4. ✍ For each method, find the leading term in the local truncation error using (6.6.5).

(a) AM2, (b) AB2, (c) BD2.

5. ✍/ ⌨ For each method, find the leading term in the local truncation error using (6.6.5). (Computer algebra is recommended.)

(a) AM3, (b) AB3, (c) BD4.

6. ✍ A formula for the quadratic polynomial interpolant through the points $$(s_1,y_1)$$, $$(s_2,y_2)$$, and $$(s_3,y_3)$$ is

$p(x) = \frac{(x-s_2)(x-s_3)}{(s_1-s_2)(s_1-s_3)}\,y_1 + \frac{(x-s_1)(x-s_3)}{(s_2-s_1)(s_2-s_3)}\,y_2 + \frac{(x-s_1)(x-s_2)}{(s_3-s_1)(s_3-s_2)}\,y_3.$

(a) Use (6.6.6) and a polynomial interpolant through three points to derive the coefficients of the AM3 method.

(b) Use (6.6.7) and a polynomial interpolant through three points to derive the coefficients of the BD2 method.

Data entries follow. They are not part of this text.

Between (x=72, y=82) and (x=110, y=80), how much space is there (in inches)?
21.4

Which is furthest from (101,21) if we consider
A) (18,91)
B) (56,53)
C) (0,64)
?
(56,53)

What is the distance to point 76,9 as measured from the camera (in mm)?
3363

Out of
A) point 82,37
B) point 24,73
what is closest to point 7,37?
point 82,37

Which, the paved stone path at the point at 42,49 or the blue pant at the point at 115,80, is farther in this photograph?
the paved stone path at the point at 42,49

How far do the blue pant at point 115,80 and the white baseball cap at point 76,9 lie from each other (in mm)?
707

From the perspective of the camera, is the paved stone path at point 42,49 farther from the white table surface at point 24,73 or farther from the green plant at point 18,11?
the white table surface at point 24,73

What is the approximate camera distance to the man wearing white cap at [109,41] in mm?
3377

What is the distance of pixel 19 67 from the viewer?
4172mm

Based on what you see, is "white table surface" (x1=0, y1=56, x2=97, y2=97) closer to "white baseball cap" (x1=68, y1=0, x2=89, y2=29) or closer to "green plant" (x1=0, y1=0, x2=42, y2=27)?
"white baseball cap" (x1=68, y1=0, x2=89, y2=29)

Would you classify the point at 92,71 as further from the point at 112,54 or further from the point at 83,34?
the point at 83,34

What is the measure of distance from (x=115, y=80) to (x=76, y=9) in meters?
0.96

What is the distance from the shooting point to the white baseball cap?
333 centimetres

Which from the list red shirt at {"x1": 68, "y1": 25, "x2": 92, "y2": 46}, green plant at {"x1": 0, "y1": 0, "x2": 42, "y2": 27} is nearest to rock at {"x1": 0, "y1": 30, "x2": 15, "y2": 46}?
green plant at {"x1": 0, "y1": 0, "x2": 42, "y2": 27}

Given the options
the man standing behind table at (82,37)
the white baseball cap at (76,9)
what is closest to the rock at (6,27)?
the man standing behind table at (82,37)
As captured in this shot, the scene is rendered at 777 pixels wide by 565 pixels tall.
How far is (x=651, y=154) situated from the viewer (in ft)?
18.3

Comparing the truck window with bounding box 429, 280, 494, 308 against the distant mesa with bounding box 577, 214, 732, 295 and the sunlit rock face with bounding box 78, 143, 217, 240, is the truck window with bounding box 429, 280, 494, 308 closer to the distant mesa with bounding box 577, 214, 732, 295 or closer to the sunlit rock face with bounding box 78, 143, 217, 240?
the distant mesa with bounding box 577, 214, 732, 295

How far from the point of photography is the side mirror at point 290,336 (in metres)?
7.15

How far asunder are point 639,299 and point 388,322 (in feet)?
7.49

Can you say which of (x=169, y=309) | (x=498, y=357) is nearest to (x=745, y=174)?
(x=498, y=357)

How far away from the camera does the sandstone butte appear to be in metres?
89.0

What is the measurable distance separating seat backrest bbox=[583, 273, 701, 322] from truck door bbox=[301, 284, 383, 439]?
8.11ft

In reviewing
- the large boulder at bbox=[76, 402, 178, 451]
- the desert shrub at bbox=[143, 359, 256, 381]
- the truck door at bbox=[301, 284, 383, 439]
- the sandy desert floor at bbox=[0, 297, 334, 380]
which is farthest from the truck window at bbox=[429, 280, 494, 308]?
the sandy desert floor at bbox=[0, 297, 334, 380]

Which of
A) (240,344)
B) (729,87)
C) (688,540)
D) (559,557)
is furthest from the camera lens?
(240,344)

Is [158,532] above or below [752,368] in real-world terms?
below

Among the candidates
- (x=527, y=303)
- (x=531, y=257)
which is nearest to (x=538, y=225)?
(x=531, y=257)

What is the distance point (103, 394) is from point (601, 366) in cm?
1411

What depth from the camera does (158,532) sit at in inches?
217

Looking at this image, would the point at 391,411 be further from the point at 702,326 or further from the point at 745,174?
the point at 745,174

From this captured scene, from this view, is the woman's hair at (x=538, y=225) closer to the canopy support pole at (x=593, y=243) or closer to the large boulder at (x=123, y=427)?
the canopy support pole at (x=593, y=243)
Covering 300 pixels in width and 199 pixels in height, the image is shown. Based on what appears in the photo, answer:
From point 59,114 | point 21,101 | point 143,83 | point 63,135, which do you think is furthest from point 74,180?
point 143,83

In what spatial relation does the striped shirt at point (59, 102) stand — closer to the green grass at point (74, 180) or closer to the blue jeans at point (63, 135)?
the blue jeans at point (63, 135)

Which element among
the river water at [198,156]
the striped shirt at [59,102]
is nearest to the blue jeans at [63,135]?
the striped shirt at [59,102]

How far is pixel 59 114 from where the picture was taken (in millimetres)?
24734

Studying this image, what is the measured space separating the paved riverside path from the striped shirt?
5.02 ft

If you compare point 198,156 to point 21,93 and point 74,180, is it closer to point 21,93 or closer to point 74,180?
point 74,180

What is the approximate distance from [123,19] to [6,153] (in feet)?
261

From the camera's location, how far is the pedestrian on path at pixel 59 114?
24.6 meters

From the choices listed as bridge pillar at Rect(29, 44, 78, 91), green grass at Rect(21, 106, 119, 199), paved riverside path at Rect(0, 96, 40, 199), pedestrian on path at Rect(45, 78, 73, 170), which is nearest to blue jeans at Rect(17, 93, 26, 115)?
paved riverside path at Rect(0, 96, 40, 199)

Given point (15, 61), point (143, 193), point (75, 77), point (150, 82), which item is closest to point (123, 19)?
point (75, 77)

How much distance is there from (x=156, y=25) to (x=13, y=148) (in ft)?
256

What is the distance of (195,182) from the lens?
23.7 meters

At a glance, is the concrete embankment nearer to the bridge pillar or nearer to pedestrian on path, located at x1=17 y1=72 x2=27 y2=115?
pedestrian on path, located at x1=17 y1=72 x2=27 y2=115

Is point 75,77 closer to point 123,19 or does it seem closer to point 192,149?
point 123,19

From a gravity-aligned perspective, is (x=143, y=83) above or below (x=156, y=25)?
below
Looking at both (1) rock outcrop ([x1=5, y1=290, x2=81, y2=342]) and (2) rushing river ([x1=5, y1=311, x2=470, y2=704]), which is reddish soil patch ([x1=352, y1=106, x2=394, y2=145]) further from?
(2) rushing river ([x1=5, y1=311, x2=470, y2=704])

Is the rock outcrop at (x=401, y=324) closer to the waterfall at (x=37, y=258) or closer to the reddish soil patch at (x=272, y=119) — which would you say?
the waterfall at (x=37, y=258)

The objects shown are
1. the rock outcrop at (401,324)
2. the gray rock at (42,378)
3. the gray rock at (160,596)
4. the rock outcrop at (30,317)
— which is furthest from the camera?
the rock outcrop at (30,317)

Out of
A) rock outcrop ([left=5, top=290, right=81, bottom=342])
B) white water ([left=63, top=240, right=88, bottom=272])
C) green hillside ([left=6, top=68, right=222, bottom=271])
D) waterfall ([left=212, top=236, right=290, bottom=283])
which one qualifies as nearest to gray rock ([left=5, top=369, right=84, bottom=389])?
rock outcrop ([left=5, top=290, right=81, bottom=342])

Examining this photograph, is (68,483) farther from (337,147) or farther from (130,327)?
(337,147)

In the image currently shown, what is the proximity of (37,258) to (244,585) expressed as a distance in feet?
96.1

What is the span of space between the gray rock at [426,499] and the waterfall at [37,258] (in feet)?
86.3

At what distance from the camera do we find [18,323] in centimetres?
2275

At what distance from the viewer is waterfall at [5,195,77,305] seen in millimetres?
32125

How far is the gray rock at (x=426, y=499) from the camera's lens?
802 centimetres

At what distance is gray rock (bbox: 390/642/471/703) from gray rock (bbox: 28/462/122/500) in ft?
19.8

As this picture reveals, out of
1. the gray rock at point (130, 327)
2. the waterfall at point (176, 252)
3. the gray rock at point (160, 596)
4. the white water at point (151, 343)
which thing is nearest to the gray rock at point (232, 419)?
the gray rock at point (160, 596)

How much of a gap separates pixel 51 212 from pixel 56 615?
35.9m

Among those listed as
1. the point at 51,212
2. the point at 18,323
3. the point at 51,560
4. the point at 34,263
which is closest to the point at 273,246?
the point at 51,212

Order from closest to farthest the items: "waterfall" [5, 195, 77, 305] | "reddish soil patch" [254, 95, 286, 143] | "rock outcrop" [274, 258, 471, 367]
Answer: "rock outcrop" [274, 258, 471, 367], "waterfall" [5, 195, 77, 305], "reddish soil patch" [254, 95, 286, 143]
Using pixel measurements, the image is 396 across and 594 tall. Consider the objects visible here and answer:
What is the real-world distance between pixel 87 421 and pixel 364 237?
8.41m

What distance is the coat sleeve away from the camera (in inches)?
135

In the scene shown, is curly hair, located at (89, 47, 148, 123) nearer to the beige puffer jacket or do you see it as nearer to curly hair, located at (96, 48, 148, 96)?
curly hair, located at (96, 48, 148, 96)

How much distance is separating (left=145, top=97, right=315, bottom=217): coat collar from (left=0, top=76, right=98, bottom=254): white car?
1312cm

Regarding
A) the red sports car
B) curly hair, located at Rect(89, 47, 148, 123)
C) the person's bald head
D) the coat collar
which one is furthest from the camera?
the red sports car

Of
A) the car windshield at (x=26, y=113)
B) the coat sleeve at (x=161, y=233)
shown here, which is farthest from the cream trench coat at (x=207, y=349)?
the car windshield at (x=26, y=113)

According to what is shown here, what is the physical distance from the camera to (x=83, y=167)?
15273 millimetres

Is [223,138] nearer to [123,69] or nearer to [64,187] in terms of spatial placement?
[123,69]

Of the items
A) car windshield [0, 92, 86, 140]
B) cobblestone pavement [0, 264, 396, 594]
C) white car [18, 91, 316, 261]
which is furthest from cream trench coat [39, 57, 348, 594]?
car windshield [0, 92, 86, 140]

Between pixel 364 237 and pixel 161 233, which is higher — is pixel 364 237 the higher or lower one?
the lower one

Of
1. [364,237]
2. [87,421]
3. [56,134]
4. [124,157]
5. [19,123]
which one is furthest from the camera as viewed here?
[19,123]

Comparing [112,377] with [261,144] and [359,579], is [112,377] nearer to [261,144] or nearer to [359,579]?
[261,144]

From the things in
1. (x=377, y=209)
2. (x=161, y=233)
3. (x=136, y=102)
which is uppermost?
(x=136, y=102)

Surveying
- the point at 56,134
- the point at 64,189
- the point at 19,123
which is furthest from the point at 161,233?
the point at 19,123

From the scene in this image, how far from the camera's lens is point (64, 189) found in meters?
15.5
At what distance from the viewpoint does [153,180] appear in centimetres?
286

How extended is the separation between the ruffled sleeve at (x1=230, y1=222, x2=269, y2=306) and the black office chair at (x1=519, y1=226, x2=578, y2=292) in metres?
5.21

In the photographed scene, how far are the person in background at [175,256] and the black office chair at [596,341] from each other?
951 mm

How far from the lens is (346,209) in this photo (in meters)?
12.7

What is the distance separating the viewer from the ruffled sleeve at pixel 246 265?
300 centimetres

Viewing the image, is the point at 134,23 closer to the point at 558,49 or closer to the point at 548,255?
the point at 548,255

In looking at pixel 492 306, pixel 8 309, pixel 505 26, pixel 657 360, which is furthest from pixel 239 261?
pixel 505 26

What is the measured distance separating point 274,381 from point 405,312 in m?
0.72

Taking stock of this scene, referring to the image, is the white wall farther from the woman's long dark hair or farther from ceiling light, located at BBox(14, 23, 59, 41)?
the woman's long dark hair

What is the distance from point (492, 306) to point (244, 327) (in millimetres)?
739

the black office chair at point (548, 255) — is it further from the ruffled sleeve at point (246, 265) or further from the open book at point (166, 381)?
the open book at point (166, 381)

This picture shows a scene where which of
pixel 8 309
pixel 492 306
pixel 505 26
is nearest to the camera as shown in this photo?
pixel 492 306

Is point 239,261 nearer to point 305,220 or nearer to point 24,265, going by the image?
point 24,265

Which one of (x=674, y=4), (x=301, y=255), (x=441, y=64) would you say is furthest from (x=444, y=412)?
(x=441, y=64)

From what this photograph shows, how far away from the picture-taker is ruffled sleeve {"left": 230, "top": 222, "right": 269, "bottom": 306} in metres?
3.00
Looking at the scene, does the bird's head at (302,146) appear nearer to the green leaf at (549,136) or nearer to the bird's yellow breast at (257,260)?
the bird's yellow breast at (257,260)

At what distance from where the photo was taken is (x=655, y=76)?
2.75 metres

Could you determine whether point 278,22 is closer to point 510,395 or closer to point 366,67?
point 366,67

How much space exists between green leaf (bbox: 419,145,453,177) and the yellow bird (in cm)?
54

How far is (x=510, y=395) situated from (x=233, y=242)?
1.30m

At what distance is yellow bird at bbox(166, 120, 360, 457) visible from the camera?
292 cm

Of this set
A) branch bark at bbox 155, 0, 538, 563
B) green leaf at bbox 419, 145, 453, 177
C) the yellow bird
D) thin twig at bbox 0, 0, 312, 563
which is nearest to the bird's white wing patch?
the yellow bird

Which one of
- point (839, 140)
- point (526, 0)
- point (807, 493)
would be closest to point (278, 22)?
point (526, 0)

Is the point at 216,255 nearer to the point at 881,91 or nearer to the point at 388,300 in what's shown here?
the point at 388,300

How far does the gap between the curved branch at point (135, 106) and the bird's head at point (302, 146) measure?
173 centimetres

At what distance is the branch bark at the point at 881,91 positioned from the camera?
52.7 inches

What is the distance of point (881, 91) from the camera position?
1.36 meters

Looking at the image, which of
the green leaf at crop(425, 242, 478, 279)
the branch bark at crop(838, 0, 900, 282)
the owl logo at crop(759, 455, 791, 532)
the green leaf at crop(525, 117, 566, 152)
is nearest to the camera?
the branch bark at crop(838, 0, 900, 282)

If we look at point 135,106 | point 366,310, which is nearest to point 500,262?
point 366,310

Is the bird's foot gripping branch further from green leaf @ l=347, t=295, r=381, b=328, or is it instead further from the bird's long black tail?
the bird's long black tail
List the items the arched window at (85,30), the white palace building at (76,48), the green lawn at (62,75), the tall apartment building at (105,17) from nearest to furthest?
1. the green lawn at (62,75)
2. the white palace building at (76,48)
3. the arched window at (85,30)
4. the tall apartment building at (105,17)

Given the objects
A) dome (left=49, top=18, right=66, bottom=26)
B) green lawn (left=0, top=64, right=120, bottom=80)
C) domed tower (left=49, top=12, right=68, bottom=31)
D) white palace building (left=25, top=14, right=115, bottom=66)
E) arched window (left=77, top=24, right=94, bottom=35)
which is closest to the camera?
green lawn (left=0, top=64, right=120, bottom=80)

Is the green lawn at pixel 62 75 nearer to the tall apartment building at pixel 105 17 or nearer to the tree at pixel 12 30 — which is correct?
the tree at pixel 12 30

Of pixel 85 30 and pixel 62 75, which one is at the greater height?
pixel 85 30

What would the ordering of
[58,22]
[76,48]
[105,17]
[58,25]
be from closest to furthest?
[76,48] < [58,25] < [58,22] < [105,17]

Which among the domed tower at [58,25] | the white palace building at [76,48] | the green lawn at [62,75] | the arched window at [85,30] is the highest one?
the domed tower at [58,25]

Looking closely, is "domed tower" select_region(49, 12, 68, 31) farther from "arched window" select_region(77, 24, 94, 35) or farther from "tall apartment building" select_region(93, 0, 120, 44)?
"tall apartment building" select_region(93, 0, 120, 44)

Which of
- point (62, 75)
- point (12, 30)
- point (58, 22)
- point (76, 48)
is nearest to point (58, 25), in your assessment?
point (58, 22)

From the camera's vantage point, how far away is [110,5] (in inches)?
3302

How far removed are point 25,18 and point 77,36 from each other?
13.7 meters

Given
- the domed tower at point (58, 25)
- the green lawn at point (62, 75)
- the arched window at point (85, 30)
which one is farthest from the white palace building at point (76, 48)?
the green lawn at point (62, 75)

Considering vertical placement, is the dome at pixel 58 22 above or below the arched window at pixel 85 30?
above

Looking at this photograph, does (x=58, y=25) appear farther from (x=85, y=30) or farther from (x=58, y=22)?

7. ✍ By doing series expansion about the point $$z=1$$, show for BD2 that

$\frac{\rho(z)}{\sigma(z)} - \log(z-1) = O\bigl( (z-1)^3 \bigr).$
8. ✍/ ⌨ By doing series expansion about the point $$z=1$$, show for AB3 and AM3 that

$\frac{\rho(z)}{\sigma(z)} - \log(z-1) = O\bigl( (z-1)^4 \bigr).$

(Computer algebra is recommended.)

1

If we must use an RK method to start anyway, why bother with multistep formulas at all? The answer is that multistep methods can be more efficient in some problems, even at the same order of accuracy.